:: Extrahierter Text ::

Sie ist die neue Frau im Vorstand von Gruner + Jahr: In ihrem ersten Interview seit der Ernennung erzählt Julia Jäkel über Bürogrößen, das Arbeitsleben mit Babys zu Hause und darüber, wie es ist, in Managerrunden unterschätzt zu werden.

Interview: Janko Tietz und Anne Haeming

 

Frau Jäkel, kurz nach Ihrer Berufung in den Vorstand sagten Sie, Ihnen werde zu viel Rummel darum gemacht, dass Sie eine Frau sind. Warum hat Sie das geärgert?

Ich habe mich nicht geärgert. Ich möchte aber danach beurteilt werden, wie ich mein Unternehmen voranbringe, und nicht, ob ich eine Frau oder ein Mann bin.

Wollen Sie kein Vorbild für Frauen sein?

Nein. Das ist nicht mein Ziel. Ich freue mich aber, wenn es in unserer Gesellschaft Frauen gibt, die zeigen, dass sie einen fordernden Job und gleichzeitig eine fröhliche Familie haben können. Und wenn ich einen kleinen Beitrag dazu leisten kann – gerne.

Sie hatten Angst vor der Schublade „Quotenfrau“, oder?

Sie werden mich nicht dazu kriegen, etwas Schlechtes über Quotenfrauen zu sagen.

Glauben Sie, dass Sie auch wegen der aktuellen Frauenquoten-Debatte den Posten bekamen?

Nein. Ich verantworte einen Bereich mit großer unternehmerischer Bedeutung – da werden Sie nicht hingesetzt, weil Sie eine Frau sind. Aber es ist ein Sahnehäubchen, dass heute ein Unternehmen  mit einer Frau im Vorstand auch zeigen kann, dass es ein modernes Haus ist. Mir ist aber schon klar, dass wir etwa auf Chefredakteurs- und Verlagsleiterebene, anders als in unser Geschäftsleitung des Anzeigenbereichs, noch nicht genug Frauen haben. 

Was meinen Sie, warum gibt es so wenig Frauen an der Spitze?

Die Gründe sind ja hinlänglich bekannt. Manche Unternehmen tun sich mit der Beförderung von Frauen noch schwer, außerdem ist die Vereinbarkeit von Familie und Beruf nach wie vor ein massives infrastrukturelles Problem. Und, da müssen wir Frauen auch ehrlich sein, es gibt auch eine ganze Menge Frauen, die sich das einfach nicht antun wollen. Was ich zur Zeit mache, ist anstrengend. Es ist sogar ziemlich anstrengend. Ich schlafe gerade sehr wenig.

Es heißt, als Bernd Buchholz Ihnen vor einem Jahr die Verlagssparte „Life“ andiente, sagten Sie: Das geht nicht, ich bin schwanger.

Zugetraut habe ich mir den Job allemal. Aber ich fand, es war meine Verantwortung, ihm von meiner Schwangerschaft zu erzählen, obwohl ich es damals nicht öffentlich machen wollte. Er sagte sofort: Natürlich kriegst Du das hin.

:::

Kopieren Sie aus dem Interview mit Julia Jäkel wortgetreu alles von „Nein. Das ist“ bis hinunter zu „den Posten bekamen?“.

:: Verfügbare Daten ::

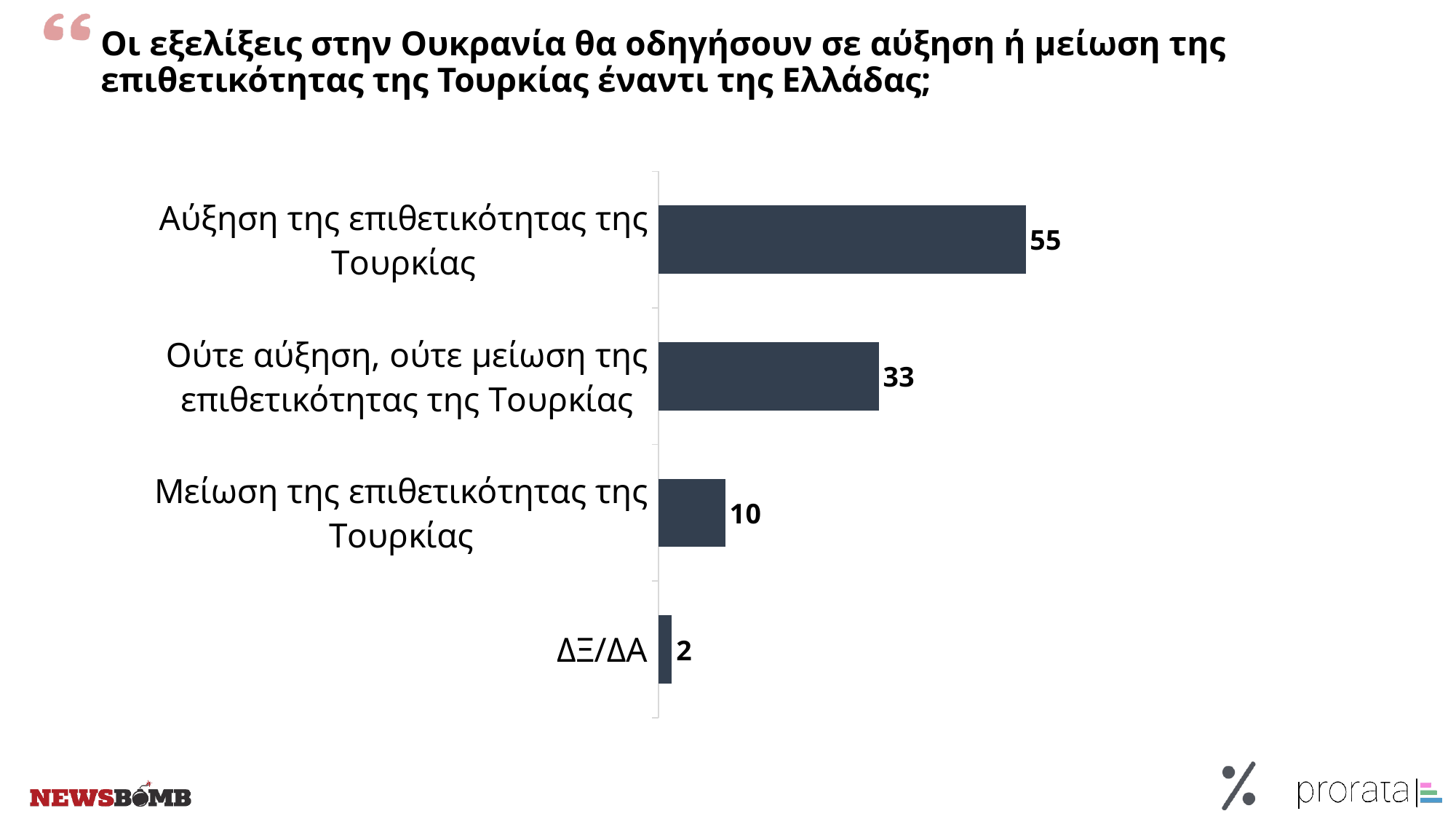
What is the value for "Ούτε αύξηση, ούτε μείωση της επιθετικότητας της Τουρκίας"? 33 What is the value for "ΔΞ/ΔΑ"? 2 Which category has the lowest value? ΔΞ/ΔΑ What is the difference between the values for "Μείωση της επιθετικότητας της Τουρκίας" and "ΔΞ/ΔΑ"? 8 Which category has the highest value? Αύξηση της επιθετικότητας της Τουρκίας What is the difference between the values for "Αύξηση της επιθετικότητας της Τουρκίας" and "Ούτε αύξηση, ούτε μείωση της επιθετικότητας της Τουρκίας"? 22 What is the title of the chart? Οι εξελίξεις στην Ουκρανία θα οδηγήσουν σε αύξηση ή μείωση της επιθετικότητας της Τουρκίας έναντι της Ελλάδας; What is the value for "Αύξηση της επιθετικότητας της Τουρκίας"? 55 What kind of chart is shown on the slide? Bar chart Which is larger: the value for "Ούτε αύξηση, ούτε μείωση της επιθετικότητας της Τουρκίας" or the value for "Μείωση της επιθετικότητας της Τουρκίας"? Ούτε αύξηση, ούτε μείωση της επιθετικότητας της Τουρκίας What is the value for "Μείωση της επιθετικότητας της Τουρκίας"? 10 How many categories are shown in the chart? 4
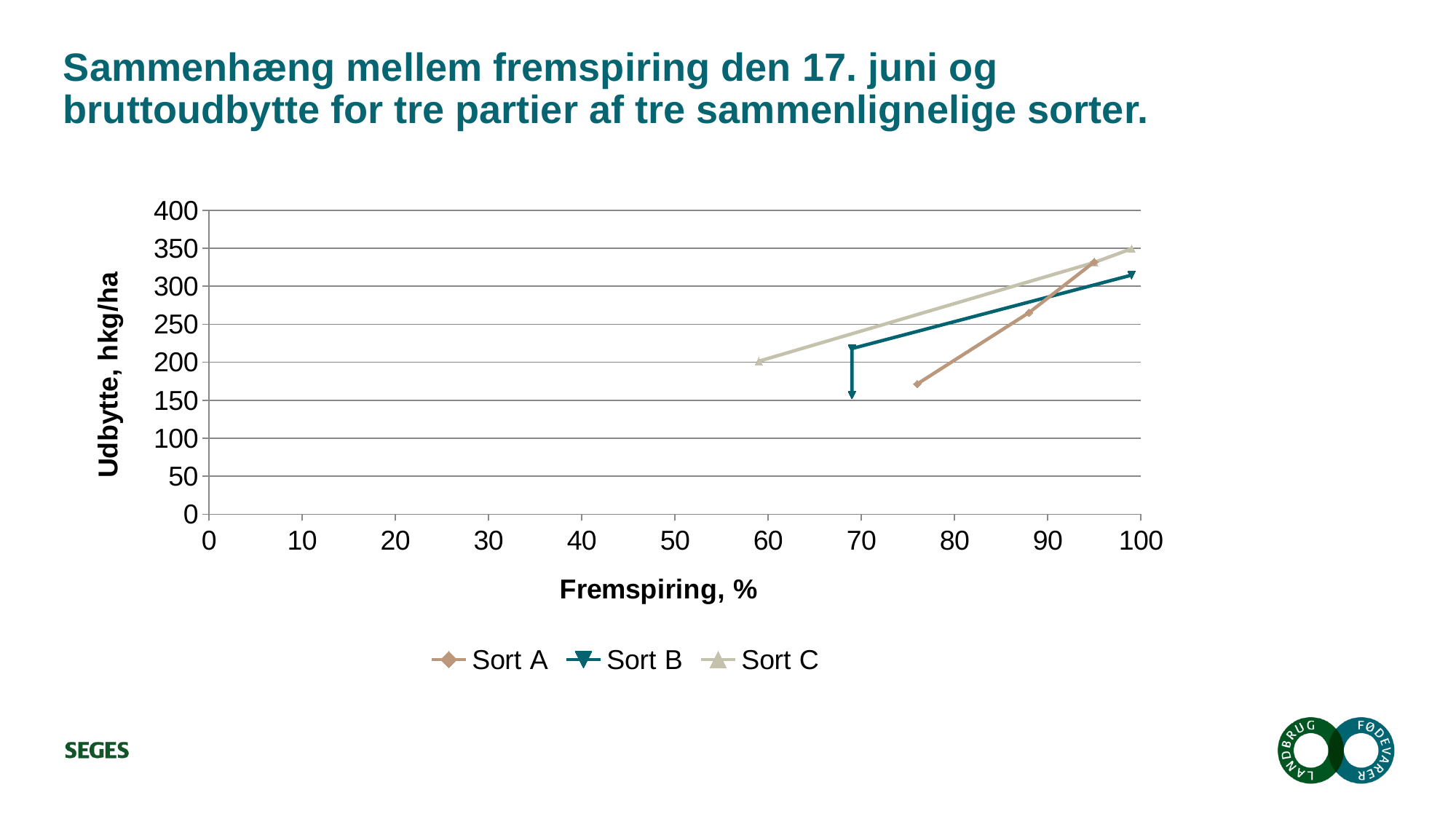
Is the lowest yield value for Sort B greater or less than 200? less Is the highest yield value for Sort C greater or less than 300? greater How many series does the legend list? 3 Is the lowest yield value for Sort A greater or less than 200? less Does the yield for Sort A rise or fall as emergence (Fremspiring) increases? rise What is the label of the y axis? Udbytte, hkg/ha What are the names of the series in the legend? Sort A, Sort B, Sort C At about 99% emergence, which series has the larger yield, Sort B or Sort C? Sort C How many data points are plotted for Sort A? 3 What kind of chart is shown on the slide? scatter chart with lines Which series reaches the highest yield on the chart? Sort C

:::

== Antwort siehe unten ==
Nein. Das ist nicht mein Ziel. Ich freue mich aber, wenn es in unserer Gesellschaft Frauen gibt, die zeigen, dass sie einen fordernden Job und gleichzeitig eine fröhliche Familie haben können. Und wenn ich einen kleinen Beitrag dazu leisten kann – gerne.

Sie hatten Angst vor der Schublade „Quotenfrau“, oder?

Sie werden mich nicht dazu kriegen, etwas Schlechtes über Quotenfrauen zu sagen.

Glauben Sie, dass Sie auch wegen der aktuellen Frauenquoten-Debatte den Posten bekamen?